W3C home > Mailing lists > Public > public-html-a11y@w3.org > June 2011

Re: [media] how to support extended text descriptions

From: Silvia Pfeiffer <silviapfeiffer1@gmail.com>
Date: Wed, 8 Jun 2011 16:46:10 +1000
Message-ID: <BANLkTin9T-Pwx-9rqt4x7HRH6fh2pgSE=A@mail.gmail.com>
To: Sean Hayes <Sean.Hayes@microsoft.com>
Cc: "public-html-a11y@w3.org" <public-html-a11y@w3.org>
On Wed, Jun 8, 2011 at 9:30 AM, Sean Hayes <Sean.Hayes@microsoft.com> wrote:
> "Therefore, you cannot rely on the video making progress at the same time as the TTS engine ".
> Possibly not, however in the absence of trick play (which I think would have to cancel any descriptions), one can probably assume the video won't go *faster* than expected. Therefore if you set an internal handler for the assumed end time, then even if the video hasn't reached that point yet because it stalled, no real harm is done issuing a pause.

The TTS engine might go slower than expected (because it, too, may be
starved of CPU) and therefore the effect of the video going slower
than expected would still happen.

> " I do not know how to inform the browser or a JS when the screen reader has finished reading text in a cross-browser compatible way. "
> Do we need to is my point?

I think we do, since the TTS engine and the video player are two
processes that run asynchronously and therefore synchronisation is

> " Descriptions delivered as audio do not come in the TextTrack. They come in the multitrack API. "
> That's arguing we shouldn't change the design because the design is wrong. To the end user they are both descriptions and serve the same purpose; the user doesn't care what markup tag caused them to come into existence.

You're assuming that the current design is wrong. Let's analyse that
before making such an assumption.

When we deal with text descriptions, they have to be voiced somehow.
This requires a TTS somewhere in the pipeline.
When we deal with audio descriptions, they come directly from the
video element and are thus a native part of the browser and not handed
through to a TTS.
I find it hard to see that it is possible to expose these two
fundamentally different types of content to the user in the same way.

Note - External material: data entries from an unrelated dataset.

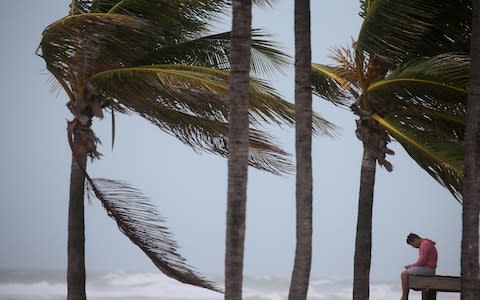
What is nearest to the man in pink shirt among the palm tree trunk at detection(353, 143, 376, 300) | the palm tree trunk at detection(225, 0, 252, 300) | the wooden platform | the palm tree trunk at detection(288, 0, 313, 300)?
the wooden platform

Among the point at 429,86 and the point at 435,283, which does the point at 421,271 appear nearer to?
the point at 435,283

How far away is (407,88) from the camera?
20594mm

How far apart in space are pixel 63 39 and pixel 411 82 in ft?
20.2

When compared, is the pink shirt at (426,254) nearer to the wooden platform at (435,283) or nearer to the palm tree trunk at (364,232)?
the wooden platform at (435,283)

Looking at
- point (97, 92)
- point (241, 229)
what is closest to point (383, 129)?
point (97, 92)

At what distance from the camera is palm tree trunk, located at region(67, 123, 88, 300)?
22.2m

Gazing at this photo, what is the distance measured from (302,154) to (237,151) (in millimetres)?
2671

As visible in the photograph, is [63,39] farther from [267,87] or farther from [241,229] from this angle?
[241,229]

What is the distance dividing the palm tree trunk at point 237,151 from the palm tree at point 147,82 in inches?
159

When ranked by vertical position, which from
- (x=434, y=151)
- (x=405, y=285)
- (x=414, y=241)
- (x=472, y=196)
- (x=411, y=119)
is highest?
(x=411, y=119)

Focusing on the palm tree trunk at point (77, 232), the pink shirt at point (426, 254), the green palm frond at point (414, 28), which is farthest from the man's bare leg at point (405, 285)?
the palm tree trunk at point (77, 232)

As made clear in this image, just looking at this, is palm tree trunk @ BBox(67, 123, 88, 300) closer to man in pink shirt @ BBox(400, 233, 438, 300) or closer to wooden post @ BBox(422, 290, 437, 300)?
man in pink shirt @ BBox(400, 233, 438, 300)

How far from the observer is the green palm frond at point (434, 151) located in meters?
19.7

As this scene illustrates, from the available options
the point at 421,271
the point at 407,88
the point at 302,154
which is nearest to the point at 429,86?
the point at 407,88
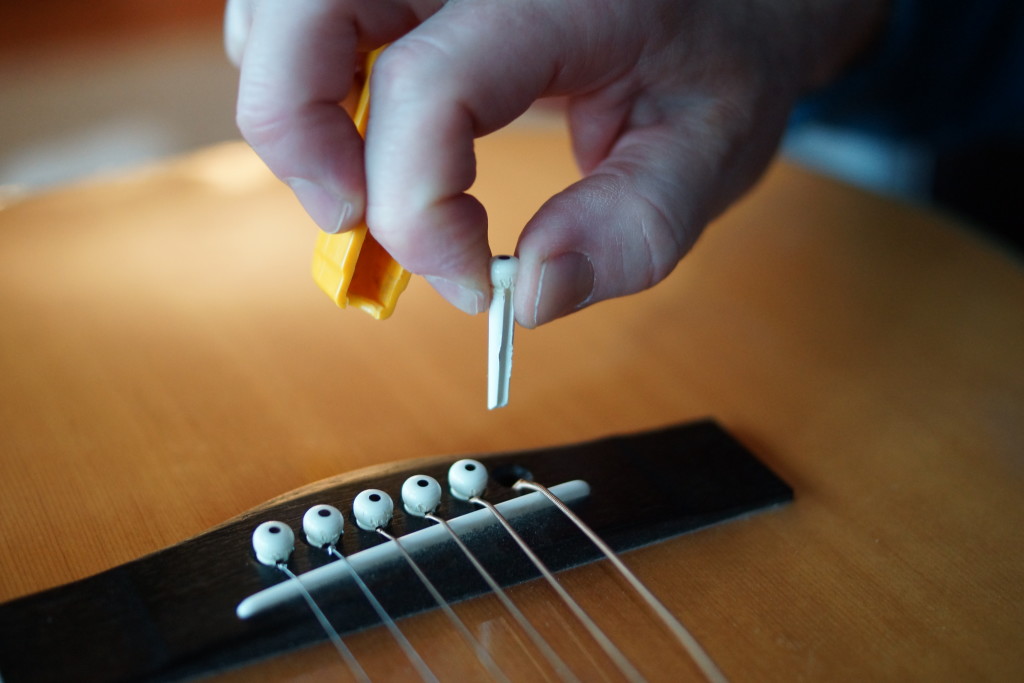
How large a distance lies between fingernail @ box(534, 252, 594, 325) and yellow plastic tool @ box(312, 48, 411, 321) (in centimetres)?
7

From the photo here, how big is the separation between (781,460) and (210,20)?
5.91 ft

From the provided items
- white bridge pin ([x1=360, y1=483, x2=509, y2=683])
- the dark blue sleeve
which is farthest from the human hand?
the dark blue sleeve

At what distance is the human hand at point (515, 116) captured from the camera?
39 cm

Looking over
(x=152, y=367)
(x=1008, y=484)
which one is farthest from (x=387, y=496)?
(x=1008, y=484)

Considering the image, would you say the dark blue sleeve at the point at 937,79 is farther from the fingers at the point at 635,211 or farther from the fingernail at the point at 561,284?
the fingernail at the point at 561,284

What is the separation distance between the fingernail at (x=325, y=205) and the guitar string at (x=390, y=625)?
151 millimetres

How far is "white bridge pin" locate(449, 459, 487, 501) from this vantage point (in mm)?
430

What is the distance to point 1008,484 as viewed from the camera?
52 cm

In particular: audio descriptions will go in sync with the video and
there is no need to pause the video to display them, while text
descriptions create the need for extensions of the timeline and the
pausing behaviour.

I think they are inherently different and trying to fool the user into
thinking that they are identical will just lead to problems.

> "So you want them displayed as well as the captions? Always or only when they are also read out? What screen real estate are you expecting to use? Can you provide an example as a use case?"
> They would be presented as both captions and descriptions, so they are displayed when the user selects them in the caption menu and for their allotted duration. I'm expecting the author to determine the screen real estate exactly as they do for other captions. I demoed an example at the f2f if you recall. I'll check tomorrow whether it's still online.

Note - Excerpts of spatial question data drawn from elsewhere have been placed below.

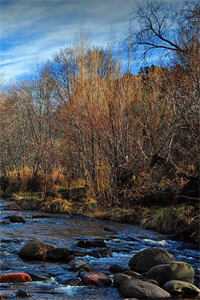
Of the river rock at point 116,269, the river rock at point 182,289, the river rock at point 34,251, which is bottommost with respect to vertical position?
the river rock at point 182,289

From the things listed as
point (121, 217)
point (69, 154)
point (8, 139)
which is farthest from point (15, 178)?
point (121, 217)

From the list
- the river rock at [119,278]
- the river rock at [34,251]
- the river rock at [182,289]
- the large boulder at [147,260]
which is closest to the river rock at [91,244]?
the river rock at [34,251]

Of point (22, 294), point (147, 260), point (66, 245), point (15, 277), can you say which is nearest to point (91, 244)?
point (66, 245)

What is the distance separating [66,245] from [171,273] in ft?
13.1

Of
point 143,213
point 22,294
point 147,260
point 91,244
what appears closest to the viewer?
point 22,294

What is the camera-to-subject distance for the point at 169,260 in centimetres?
931

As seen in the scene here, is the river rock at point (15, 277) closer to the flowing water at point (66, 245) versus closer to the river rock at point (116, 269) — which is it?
the flowing water at point (66, 245)

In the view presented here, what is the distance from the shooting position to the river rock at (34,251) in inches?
388

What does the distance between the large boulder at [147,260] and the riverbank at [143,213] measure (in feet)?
9.40

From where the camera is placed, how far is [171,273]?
27.4 ft

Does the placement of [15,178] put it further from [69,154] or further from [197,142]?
[197,142]

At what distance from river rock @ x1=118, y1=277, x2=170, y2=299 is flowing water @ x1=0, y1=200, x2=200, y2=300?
0.49 feet

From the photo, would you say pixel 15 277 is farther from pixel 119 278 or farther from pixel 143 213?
pixel 143 213

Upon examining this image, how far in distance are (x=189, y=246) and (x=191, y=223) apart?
4.85 feet
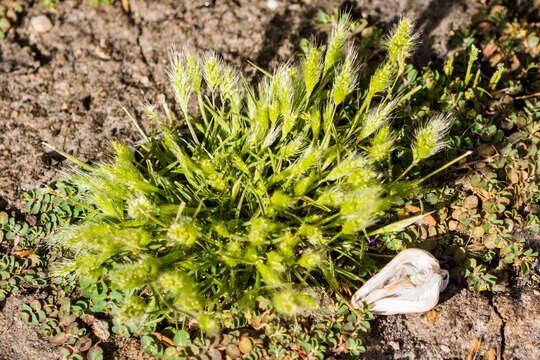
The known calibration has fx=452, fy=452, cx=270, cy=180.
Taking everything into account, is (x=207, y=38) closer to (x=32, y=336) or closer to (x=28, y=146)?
(x=28, y=146)

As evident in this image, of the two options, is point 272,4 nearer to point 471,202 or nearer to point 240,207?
point 240,207

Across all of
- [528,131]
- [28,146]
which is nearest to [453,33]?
[528,131]

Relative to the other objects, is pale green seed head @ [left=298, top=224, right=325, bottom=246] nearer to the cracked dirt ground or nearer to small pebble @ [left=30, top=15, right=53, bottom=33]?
the cracked dirt ground

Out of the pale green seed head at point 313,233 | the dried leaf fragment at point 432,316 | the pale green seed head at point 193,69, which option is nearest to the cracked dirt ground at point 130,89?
the dried leaf fragment at point 432,316

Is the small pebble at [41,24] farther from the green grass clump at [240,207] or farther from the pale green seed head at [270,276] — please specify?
the pale green seed head at [270,276]

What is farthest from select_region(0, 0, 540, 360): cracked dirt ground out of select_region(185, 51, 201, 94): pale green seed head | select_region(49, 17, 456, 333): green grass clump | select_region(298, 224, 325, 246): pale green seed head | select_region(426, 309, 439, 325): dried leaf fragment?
select_region(185, 51, 201, 94): pale green seed head

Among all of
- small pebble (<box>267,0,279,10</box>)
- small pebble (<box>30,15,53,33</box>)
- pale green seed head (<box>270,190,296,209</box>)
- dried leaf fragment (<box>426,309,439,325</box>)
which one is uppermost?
small pebble (<box>267,0,279,10</box>)

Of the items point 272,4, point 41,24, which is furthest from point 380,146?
point 41,24
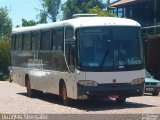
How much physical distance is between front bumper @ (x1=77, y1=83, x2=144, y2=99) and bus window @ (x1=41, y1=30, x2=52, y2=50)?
14.2 feet

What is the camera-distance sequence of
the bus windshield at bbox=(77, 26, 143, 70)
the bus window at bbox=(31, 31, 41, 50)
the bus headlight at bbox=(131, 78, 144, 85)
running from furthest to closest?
the bus window at bbox=(31, 31, 41, 50) → the bus headlight at bbox=(131, 78, 144, 85) → the bus windshield at bbox=(77, 26, 143, 70)

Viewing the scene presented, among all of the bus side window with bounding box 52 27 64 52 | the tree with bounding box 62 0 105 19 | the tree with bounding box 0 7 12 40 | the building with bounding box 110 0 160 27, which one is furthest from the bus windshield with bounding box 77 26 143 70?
the tree with bounding box 0 7 12 40

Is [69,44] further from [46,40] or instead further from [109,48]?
[46,40]

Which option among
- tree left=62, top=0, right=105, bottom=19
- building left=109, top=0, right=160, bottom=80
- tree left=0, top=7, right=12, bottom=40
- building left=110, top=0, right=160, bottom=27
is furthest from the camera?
tree left=0, top=7, right=12, bottom=40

Does selecting them in the captions menu automatically mean they have
to be shown on the screen? We have to be careful about the
consequences: we are just introducing two new state making it 4 states
that a audio description track can be in: off, on and voiced, on and
visible, on and visible and voiced. A single entry in a menu will now
not suffice any longer to select an audio description track. This
single change creates heaps of new complexity.

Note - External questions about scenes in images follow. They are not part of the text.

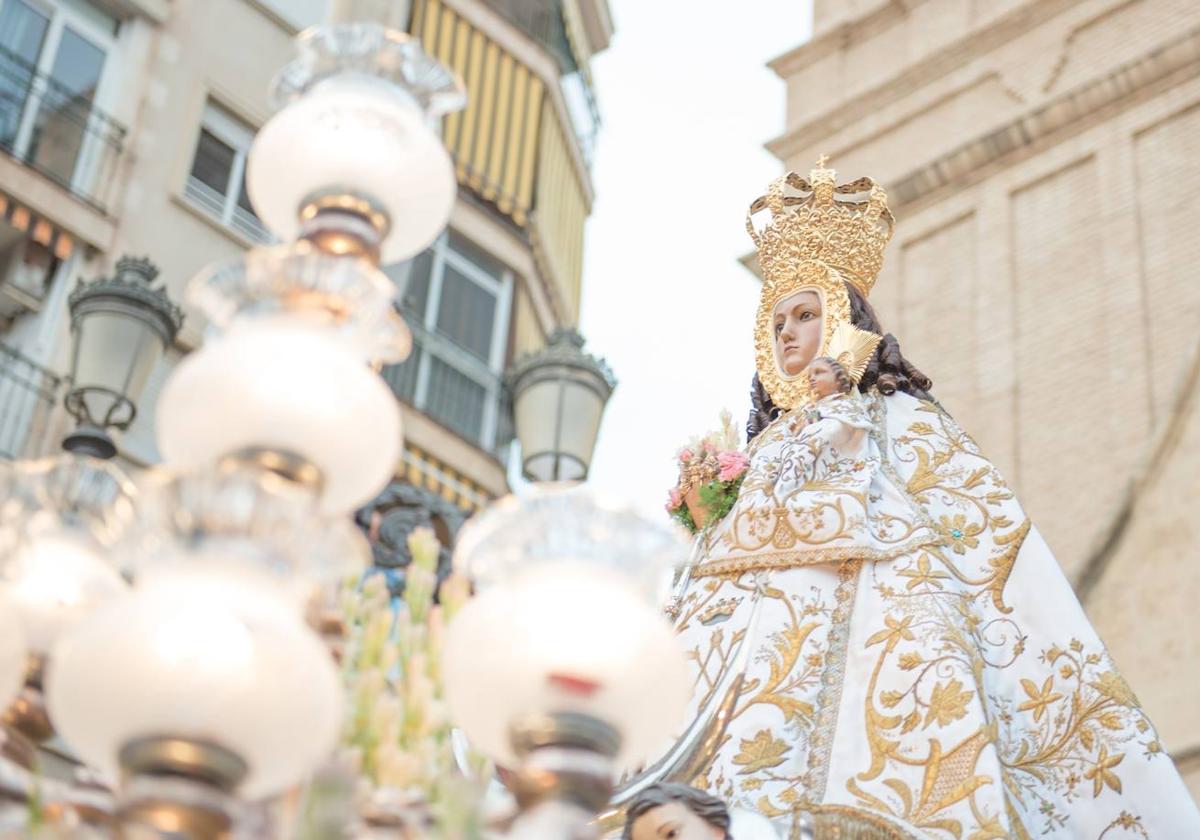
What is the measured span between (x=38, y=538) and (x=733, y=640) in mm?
2994

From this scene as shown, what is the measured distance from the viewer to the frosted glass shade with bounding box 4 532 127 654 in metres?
3.42

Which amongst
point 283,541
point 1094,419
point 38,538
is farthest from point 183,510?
point 1094,419

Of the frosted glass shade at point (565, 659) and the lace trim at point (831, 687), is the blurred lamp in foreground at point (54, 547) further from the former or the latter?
the lace trim at point (831, 687)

If an author really wants to display the text descriptions as text,
right now they would use some javascript to do so. Is that not
sufficient? Should we not wait and see how large the need for such a
feature is rather than jumping to conclusions on a feature that
doesn't exist anywhere else yet?

> "Screen readers provide the interface to the Braille devices."
> Screen readers are certainly the primary providers of text to a Braille device, but it's basically an output port; other processes, like the media subsystem, could potentially use it too. I don't think it's a given that we'd assume descriptions (which as you say aren't generally on the screen, and aren't in the DOM), should actually be read by a screen reader.

They are in the shadow dom and there is a JavaScript API for them.
They exist more in the page than other external content such as e.g.
picture, audio or video data.

> I am still not 100% on board with the idea that text track descriptions should be relying on the presence of a screen reader, since a SR is going to be doing a lot of other things related to navigation on the page. I'm not sure SR designers have even considered this use case.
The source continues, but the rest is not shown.